Gut möglich, dass die Präsidialverfügung deshalb verhältnismäßig zurückhaltend ausgefallen ist. Die kürzlich bestellte FTC-Chefin Lina Khan kündigte zumindest an, die Richtlinien für Zusammenschlüsse anpassen zu wollen. Sie müssten die „aktuellen wirtschaftlichen Realitäten“ abbilden sowie empirische Daten einbeziehen, sagte die Regulierungsexpertin.
Zugleich soll die FTC auch erstmals Regeln zu Überwachung und Anhäufung von Daten erlassen, heißt es in Bidens Verfügung. Unternehmen wie Amazon, die marktbeherrschende Online-Handelsplätze betreiben, würden kleinere Konkurrenten einfach ausbooten, indem sie gut laufende Produkte nachmachten.
Bislang nur Absichtserklärung
Obwohl der Vorstoß Bidens durchwegs positiv aufgenommen wurde, bleiben dennoch grundsätzliche Probleme: Präsidialverfügungen und Regeln von Regulierungsbehörden lassen sich mitunter einfacher juristisch anfechten als Gesetze. Zudem kann sie eine Nachfolgeregierung per Federstrich aufheben, wie es etwa bei der Netzneutralität geschehen ist.

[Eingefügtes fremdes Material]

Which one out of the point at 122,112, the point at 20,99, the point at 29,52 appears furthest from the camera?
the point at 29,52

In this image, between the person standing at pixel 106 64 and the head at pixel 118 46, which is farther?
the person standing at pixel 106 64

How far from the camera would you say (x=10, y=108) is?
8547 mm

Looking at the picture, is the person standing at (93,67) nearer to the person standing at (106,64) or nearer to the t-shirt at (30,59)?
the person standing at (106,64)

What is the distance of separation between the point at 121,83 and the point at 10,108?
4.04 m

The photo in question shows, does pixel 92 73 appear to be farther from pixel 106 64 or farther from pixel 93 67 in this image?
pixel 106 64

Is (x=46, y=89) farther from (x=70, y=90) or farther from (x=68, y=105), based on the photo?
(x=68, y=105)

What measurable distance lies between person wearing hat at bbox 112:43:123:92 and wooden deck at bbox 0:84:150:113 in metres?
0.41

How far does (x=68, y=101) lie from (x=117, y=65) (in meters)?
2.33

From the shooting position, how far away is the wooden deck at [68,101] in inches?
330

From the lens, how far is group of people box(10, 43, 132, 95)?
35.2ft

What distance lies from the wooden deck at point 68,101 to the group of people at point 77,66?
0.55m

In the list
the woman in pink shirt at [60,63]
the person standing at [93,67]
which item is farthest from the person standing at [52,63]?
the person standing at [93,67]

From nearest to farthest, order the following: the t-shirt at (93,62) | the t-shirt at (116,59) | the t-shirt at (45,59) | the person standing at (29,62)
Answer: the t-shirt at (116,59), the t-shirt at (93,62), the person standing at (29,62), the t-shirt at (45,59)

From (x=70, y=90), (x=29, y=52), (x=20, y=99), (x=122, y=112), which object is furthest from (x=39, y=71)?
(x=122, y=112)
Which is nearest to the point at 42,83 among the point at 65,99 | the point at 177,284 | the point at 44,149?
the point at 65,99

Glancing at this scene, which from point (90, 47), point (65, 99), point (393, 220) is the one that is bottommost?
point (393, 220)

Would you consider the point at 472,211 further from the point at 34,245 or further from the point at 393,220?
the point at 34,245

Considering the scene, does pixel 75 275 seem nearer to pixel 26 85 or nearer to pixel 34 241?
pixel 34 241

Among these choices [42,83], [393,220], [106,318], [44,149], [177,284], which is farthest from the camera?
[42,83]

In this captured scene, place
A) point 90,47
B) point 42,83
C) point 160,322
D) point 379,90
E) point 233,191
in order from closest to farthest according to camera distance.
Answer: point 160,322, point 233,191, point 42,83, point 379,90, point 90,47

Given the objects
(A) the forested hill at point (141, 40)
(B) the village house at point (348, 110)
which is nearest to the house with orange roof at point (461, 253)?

Und damit die Behörden die Wünsche auch wirklich in die Tat umsetzen können, braucht es eine Mehrheit der Demokraten in den jeweiligen Gremien. Dies ist in vielen Fällen jedoch nicht der Fall: Schlüsselstellen in der Kartellabteilung des Justizministerium, der Federal Communications Commission (FCC) und bald auch der FTC sind derzeit nicht besetzt.